**Task to complete:** Locate each of the lines below that contains the word "bottom" and copy it out in full.

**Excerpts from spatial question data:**
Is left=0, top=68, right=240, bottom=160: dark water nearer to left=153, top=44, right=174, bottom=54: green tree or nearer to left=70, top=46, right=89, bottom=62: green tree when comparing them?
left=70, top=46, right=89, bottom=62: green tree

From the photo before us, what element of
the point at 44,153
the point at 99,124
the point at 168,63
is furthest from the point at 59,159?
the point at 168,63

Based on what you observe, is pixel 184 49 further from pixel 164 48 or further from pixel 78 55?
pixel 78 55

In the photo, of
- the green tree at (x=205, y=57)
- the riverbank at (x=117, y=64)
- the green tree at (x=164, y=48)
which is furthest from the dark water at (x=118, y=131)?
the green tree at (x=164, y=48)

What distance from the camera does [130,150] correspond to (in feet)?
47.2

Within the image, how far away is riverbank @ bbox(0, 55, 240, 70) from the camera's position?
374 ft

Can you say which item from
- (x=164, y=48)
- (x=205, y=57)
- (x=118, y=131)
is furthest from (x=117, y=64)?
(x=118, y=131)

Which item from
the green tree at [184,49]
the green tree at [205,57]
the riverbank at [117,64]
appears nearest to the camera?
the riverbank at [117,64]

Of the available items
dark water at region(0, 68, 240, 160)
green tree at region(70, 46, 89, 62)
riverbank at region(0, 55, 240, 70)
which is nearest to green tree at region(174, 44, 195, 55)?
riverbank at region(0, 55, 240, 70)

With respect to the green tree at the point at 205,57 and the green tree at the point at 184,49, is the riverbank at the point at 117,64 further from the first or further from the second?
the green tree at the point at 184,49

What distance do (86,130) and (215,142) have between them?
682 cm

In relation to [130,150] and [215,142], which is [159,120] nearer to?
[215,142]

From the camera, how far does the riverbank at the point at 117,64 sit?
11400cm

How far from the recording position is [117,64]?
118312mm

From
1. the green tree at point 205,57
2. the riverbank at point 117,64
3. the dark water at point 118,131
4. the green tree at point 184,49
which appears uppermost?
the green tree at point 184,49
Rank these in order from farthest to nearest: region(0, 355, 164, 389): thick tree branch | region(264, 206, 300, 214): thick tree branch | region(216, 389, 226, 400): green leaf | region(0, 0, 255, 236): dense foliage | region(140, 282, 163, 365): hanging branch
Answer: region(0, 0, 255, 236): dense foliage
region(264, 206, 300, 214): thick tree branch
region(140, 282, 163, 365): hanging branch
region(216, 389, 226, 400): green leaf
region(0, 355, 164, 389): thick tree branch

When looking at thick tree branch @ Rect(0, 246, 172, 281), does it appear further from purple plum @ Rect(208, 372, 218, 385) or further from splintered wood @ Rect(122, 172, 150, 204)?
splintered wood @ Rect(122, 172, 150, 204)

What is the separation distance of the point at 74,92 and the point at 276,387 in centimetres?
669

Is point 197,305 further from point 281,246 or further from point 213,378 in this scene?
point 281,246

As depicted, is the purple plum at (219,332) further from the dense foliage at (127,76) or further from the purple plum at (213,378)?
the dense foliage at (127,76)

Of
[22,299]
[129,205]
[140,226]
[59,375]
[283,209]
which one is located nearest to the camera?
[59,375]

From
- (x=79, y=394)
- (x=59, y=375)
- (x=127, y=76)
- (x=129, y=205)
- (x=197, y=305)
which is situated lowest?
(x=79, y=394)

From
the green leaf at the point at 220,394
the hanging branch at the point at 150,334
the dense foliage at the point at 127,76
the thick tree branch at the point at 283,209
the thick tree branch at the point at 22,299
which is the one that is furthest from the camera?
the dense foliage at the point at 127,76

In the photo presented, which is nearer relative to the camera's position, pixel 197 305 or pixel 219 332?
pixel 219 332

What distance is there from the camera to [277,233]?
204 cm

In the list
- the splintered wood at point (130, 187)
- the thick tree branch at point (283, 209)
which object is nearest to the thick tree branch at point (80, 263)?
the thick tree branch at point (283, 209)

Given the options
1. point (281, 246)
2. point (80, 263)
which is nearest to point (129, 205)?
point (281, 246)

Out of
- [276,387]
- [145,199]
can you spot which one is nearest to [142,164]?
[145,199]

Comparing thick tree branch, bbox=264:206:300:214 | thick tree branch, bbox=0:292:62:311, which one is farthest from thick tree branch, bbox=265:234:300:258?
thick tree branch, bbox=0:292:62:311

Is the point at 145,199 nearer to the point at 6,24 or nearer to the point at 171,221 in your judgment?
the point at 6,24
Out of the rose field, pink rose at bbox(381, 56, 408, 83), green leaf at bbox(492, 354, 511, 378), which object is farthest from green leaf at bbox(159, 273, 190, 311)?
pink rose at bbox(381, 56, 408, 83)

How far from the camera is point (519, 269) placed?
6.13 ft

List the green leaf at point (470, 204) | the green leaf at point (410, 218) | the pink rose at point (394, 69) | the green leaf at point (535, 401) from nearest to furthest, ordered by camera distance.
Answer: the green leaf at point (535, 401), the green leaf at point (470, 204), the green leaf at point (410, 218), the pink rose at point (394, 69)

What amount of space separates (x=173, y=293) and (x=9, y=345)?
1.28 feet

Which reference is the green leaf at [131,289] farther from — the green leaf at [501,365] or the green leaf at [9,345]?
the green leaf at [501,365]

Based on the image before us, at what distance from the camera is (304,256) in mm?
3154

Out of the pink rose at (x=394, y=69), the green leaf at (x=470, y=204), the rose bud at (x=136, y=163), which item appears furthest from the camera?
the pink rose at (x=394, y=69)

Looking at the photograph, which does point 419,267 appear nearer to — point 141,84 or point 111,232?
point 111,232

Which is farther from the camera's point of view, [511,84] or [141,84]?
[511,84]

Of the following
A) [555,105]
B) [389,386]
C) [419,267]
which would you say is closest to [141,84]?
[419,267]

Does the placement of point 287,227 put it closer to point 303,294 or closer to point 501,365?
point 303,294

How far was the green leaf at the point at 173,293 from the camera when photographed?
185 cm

**Output below:**
Is left=0, top=68, right=240, bottom=160: dark water nearer to left=153, top=44, right=174, bottom=54: green tree or nearer to left=70, top=46, right=89, bottom=62: green tree when comparing them?
left=70, top=46, right=89, bottom=62: green tree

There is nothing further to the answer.